Source passage:
────────────────────

Every year for the past three years, Launch Rockit has been the main organiser of StartUp Weekend T&T (SWTT). Over the course of one weekend (54 hours to be exact) and for a fee of $500, aspiring entrepreneurs are brought together to work on turning their ideas into a potential business. This year, the event took place from June 17-19.
At the end, pitches are made, ideas are judged and relationships formed that serve as fuel to keep the entrepreneurial flame burning.
For the past three years, more than 500 locals have been participants of SWTT. These participants—from all across T&T and from differing cultures and backgrounds—spend one intense weekend huddled together developing innovative business ideas.
Gerard Thomas, founder of Launch Rockit, said he believes that SWTT has been a gift to the local entrepreneurial landscape.
Speaking at the University of T&T (UTT) O’Meara campus, the site of this year’s entrepreneurial marathon event, Thomas said: “We needed an entrepreneurial event to bring the community together and to show people that it’s not just about thinking up ideas and writing fancy business plans but about getting your hands dirty and getting started on building a potential business.” Thomas noted that SWTT’s slogan is what drives every aspect of their approach to turning ideas into potential businesses.
“SWTT slogan is: No Talk and All Action and through our company, we are committed to helping entrepreneurs develop better businesses faster.”
Questioned about the types of business ideas that have come out of SWTT, Thomas pointed out that a vast cross-section of innovative ideas had been developed during the 54-hour event.
“Every SWTT is different. We’ve seen all types of amazing ideas with real potential developed here. We’ve seen a lot of apps, but we also see people who have social ventures that are trying to incorporate technology. We’ve seen people with agri-business who want to use technology and we’ve even seen people developing new ideas and concepts for ways to do tourism.”

────────────────────

Collected data
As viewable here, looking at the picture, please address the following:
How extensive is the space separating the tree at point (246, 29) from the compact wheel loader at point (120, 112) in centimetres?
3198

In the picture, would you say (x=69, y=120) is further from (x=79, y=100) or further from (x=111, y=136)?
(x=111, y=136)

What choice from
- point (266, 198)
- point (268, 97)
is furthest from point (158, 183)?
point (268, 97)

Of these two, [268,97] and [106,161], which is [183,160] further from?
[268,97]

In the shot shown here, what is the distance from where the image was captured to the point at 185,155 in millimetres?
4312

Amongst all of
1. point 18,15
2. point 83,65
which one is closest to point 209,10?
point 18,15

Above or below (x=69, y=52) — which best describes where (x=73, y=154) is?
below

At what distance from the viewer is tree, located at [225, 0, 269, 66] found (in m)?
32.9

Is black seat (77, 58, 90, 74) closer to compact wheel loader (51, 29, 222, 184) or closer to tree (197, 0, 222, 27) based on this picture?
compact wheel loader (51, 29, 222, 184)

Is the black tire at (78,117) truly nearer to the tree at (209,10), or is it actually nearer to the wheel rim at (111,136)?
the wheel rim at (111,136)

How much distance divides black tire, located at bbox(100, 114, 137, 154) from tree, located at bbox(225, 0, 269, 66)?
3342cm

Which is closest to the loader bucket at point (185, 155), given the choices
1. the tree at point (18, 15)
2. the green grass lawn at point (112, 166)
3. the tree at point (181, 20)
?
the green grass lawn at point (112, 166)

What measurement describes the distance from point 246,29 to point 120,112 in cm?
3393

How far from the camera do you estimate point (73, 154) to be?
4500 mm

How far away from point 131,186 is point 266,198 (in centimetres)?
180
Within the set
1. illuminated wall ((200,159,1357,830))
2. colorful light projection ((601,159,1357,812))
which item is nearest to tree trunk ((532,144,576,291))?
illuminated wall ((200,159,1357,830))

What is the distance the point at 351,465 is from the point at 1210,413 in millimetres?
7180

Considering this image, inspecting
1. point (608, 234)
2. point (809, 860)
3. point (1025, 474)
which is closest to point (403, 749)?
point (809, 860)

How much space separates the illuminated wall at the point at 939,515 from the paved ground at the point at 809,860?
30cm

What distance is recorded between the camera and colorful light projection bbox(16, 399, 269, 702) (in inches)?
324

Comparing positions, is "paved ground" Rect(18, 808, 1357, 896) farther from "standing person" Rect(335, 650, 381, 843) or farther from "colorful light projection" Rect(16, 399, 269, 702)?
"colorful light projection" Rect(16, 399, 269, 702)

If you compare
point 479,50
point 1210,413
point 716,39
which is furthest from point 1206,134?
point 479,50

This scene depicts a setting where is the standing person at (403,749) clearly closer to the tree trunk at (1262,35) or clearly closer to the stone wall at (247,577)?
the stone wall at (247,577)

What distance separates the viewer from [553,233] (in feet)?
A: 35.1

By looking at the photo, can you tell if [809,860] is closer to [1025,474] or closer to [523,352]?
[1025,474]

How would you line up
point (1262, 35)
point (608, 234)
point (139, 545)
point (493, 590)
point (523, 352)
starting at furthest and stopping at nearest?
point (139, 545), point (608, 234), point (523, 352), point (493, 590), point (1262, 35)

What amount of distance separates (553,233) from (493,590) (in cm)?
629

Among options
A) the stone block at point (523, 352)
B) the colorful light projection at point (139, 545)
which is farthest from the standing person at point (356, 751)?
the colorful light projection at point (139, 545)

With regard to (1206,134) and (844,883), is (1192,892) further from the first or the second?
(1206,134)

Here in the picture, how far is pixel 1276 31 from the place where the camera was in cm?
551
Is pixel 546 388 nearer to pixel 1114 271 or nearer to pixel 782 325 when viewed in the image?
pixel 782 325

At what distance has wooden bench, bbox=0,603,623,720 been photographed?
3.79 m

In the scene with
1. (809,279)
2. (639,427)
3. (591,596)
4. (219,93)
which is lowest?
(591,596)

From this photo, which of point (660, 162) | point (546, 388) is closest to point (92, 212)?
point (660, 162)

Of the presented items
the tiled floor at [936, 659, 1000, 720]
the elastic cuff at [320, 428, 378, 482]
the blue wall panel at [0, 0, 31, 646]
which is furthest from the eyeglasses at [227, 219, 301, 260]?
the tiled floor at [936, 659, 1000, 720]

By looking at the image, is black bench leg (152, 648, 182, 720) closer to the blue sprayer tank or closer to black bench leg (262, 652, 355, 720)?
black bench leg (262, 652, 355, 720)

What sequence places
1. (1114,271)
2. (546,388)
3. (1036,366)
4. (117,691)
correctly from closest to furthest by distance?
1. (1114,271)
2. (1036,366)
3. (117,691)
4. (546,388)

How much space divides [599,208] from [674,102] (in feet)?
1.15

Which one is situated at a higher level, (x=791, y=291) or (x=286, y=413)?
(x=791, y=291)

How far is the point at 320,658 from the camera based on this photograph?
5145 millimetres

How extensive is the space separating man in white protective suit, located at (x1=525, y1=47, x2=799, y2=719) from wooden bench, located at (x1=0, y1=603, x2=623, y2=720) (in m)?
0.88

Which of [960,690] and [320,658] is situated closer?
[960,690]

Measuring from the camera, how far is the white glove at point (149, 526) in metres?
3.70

────────────────────

Written request:
Reproduce the StartUp Weekend T&T article above in full, word for word.

The completed task:
Every year for the past three years, Launch Rockit has been the main organiser of StartUp Weekend T&T (SWTT). Over the course of one weekend (54 hours to be exact) and for a fee of $500, aspiring entrepreneurs are brought together to work on turning their ideas into a potential business. This year, the event took place from June 17-19.
At the end, pitches are made, ideas are judged and relationships formed that serve as fuel to keep the entrepreneurial flame burning.
For the past three years, more than 500 locals have been participants of SWTT. These participants—from all across T&T and from differing cultures and backgrounds—spend one intense weekend huddled together developing innovative business ideas.
Gerard Thomas, founder of Launch Rockit, said he believes that SWTT has been a gift to the local entrepreneurial landscape.
Speaking at the University of T&T (UTT) O’Meara campus, the site of this year’s entrepreneurial marathon event, Thomas said: “We needed an entrepreneurial event to bring the community together and to show people that it’s not just about thinking up ideas and writing fancy business plans but about getting your hands dirty and getting started on building a potential business.” Thomas noted that SWTT’s slogan is what drives every aspect of their approach to turning ideas into potential businesses.
“SWTT slogan is: No Talk and All Action and through our company, we are committed to helping entrepreneurs develop better businesses faster.”
Questioned about the types of business ideas that have come out of SWTT, Thomas pointed out that a vast cross-section of innovative ideas had been developed during the 54-hour event.
“Every SWTT is different. We’ve seen all types of amazing ideas with real potential developed here. We’ve seen a lot of apps, but we also see people who have social ventures that are trying to incorporate technology. We’ve seen people with agri-business who want to use technology and we’ve even seen people developing new ideas and concepts for ways to do tourism.”